* Exercise *
Each entry needs to be retyped exactly.

-=-=-=-=-

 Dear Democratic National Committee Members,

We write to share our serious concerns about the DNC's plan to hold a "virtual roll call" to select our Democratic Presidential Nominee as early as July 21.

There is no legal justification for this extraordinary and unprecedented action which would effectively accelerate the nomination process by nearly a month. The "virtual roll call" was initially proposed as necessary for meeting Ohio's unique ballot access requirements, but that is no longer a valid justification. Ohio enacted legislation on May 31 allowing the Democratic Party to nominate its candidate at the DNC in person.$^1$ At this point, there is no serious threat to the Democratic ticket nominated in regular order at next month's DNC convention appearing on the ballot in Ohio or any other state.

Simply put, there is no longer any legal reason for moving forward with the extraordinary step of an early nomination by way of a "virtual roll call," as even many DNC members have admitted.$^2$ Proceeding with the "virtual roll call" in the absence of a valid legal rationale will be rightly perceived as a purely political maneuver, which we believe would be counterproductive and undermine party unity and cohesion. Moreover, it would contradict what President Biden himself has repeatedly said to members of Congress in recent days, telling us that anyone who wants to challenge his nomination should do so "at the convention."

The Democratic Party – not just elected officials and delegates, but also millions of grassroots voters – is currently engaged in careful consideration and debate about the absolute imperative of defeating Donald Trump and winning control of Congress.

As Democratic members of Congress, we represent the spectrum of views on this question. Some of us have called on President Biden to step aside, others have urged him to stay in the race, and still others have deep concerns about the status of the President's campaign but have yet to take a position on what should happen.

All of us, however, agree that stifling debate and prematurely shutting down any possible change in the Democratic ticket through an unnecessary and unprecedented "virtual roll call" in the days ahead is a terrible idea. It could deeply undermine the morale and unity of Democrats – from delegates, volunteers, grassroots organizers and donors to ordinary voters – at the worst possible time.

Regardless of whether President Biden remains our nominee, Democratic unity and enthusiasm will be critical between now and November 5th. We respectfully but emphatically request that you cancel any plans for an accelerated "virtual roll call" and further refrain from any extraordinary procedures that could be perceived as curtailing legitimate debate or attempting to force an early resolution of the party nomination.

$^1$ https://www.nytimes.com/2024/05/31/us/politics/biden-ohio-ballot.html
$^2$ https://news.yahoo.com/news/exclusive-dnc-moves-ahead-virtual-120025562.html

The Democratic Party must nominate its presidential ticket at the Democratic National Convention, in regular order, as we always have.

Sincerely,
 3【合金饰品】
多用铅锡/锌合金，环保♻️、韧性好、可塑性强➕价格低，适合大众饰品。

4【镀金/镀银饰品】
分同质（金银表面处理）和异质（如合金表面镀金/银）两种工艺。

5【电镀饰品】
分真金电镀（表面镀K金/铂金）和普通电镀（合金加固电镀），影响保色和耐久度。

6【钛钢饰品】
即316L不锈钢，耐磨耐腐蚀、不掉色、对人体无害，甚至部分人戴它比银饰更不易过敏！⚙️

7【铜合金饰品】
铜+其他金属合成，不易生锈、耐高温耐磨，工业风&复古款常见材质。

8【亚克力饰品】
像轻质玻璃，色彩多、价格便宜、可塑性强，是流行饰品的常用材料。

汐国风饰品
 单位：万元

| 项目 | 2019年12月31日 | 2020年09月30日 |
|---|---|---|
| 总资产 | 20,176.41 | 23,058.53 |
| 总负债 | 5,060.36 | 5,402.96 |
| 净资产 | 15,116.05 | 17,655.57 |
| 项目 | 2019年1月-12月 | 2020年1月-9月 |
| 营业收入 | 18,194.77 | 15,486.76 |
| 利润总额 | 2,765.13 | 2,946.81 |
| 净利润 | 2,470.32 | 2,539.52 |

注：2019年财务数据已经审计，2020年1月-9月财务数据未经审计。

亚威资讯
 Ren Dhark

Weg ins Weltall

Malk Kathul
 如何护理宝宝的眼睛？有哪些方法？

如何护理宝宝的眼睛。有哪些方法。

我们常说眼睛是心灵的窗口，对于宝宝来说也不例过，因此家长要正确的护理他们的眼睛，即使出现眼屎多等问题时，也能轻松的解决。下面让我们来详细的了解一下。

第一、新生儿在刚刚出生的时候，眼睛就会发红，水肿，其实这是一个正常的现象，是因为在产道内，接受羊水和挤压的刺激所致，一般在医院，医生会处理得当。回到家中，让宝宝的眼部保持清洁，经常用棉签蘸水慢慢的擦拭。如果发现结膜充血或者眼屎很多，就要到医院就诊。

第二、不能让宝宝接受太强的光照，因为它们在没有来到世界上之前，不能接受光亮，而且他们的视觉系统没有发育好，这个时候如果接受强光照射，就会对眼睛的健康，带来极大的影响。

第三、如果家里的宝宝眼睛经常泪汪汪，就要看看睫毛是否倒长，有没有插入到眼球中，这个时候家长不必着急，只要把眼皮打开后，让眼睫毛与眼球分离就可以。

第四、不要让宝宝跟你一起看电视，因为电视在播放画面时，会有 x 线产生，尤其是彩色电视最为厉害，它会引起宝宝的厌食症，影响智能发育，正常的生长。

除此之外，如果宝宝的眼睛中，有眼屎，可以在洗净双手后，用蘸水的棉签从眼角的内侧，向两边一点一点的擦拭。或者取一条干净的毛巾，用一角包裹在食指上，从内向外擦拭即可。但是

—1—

-=-=-=-=-

* Your response *
 Dear Democratic National Committee Members,

We write to share our serious concerns about the DNC's plan to hold a "virtual roll call" to select our Democratic Presidential Nominee as early as July 21.

There is no legal justification for this extraordinary and unprecedented action which would effectively accelerate the nomination process by nearly a month. The "virtual roll call" was initially proposed as necessary for meeting Ohio's unique ballot access requirements, but that is no longer a valid justification. Ohio enacted legislation on May 31 allowing the Democratic Party to nominate its candidate at the DNC in person.$^1$ At this point, there is no serious threat to the Democratic ticket nominated in regular order at next month's DNC convention appearing on the ballot in Ohio or any other state.

Simply put, there is no longer any legal reason for moving forward with the extraordinary step of an early nomination by way of a "virtual roll call," as even many DNC members have admitted.$^2$ Proceeding with the "virtual roll call" in the absence of a valid legal rationale will be rightly perceived as a purely political maneuver, which we believe would be counterproductive and undermine party unity and cohesion. Moreover, it would contradict what President Biden himself has repeatedly said to members of Congress in recent days, telling us that anyone who wants to challenge his nomination should do so "at the convention."

The Democratic Party – not just elected officials and delegates, but also millions of grassroots voters – is currently engaged in careful consideration and debate about the absolute imperative of defeating Donald Trump and winning control of Congress.

As Democratic members of Congress, we represent the spectrum of views on this question. Some of us have called on President Biden to step aside, others have urged him to stay in the race, and still others have deep concerns about the status of the President's campaign but have yet to take a position on what should happen.

All of us, however, agree that stifling debate and prematurely shutting down any possible change in the Democratic ticket through an unnecessary and unprecedented "virtual roll call" in the days ahead is a terrible idea. It could deeply undermine the morale and unity of Democrats – from delegates, volunteers, grassroots organizers and donors to ordinary voters – at the worst possible time.

Regardless of whether President Biden remains our nominee, Democratic unity and enthusiasm will be critical between now and November 5th. We respectfully but emphatically request that you cancel any plans for an accelerated "virtual roll call" and further refrain from any extraordinary procedures that could be perceived as curtailing legitimate debate or attempting to force an early resolution of the party nomination.

$^1$ https://www.nytimes.com/2024/05/31/us/politics/biden-ohio-ballot.html
$^2$ https://news.yahoo.com/news/exclusive-dnc-moves-ahead-virtual-120025562.html

The Democratic Party must nominate its presidential ticket at the Democratic National Convention, in regular order, as we always have.

Sincerely,
 3【合金饰品】
多用铅锡/锌合金，环保♻️、韧性好、可塑性强➕价格低，适合大众饰品。

4【镀金/镀银饰品】
分同质（金银表面处理）和异质（如合金表面镀金/银）两种工艺。

5【电镀饰品】
分真金电镀（表面镀K金/铂金）和普通电镀（合金加固电镀），影响保色和耐久度。

6【钛钢饰品】
即316L不锈钢，耐磨耐腐蚀、不掉色、对人体无害，甚至部分人戴它比银饰更不易过敏！⚙️

7【铜合金饰品】
铜+其他金属合成，不易生锈、耐高温耐磨，工业风&复古款常见材质。

8【亚克力饰品】
像轻质玻璃，色彩多、价格便宜、可塑性强，是流行饰品的常用材料。

汐国风饰品
 单位：万元

| 项目 | 2019年12月31日 | 2020年09月30日 |
|---|---|---|
| 总资产 | 20,176.41 | 23,058.53 |
| 总负债 | 5,060.36 | 5,402.96 |
| 净资产 | 15,116.05 | 17,655.57 |
| 项目 | 2019年1月-12月 | 2020年1月-9月 |
| 营业收入 | 18,194.77 | 15,486.76 |
| 利润总额 | 2,765.13 | 2,946.81 |
| 净利润 | 2,470.32 | 2,539.52 |

注：2019年财务数据已经审计，2020年1月-9月财务数据未经审计。

亚威资讯
 Ren Dhark

Weg ins Weltall

Malk Kathul
 如何护理宝宝的眼睛？有哪些方法？

如何护理宝宝的眼睛。有哪些方法。

我们常说眼睛是心灵的窗口，对于宝宝来说也不例过，因此家长要正确的护理他们的眼睛，即使出现眼屎多等问题时，也能轻松的解决。下面让我们来详细的了解一下。

第一、新生儿在刚刚出生的时候，眼睛就会发红，水肿，其实这是一个正常的现象，是因为在产道内，接受羊水和挤压的刺激所致，一般在医院，医生会处理得当。回到家中，让宝宝的眼部保持清洁，经常用棉签蘸水慢慢的擦拭。如果发现结膜充血或者眼屎很多，就要到医院就诊。

第二、不能让宝宝接受太强的光照，因为它们在没有来到世界上之前，不能接受光亮，而且他们的视觉系统没有发育好，这个时候如果接受强光照射，就会对眼睛的健康，带来极大的影响。

第三、如果家里的宝宝眼睛经常泪汪汪，就要看看睫毛是否倒长，有没有插入到眼球中，这个时候家长不必着急，只要把眼皮打开后，让眼睫毛与眼球分离就可以。

第四、不要让宝宝跟你一起看电视，因为电视在播放画面时，会有 x 线产生，尤其是彩色电视最为厉害，它会引起宝宝的厌食症，影响智能发育，正常的生长。

除此之外，如果宝宝的眼睛中，有眼屎，可以在洗净双手后，用蘸水的棉签从眼角的内侧，向两边一点一点的擦拭。或者取一条干净的毛巾，用一角包裹在食指上，从内向外擦拭即可。但是

—1—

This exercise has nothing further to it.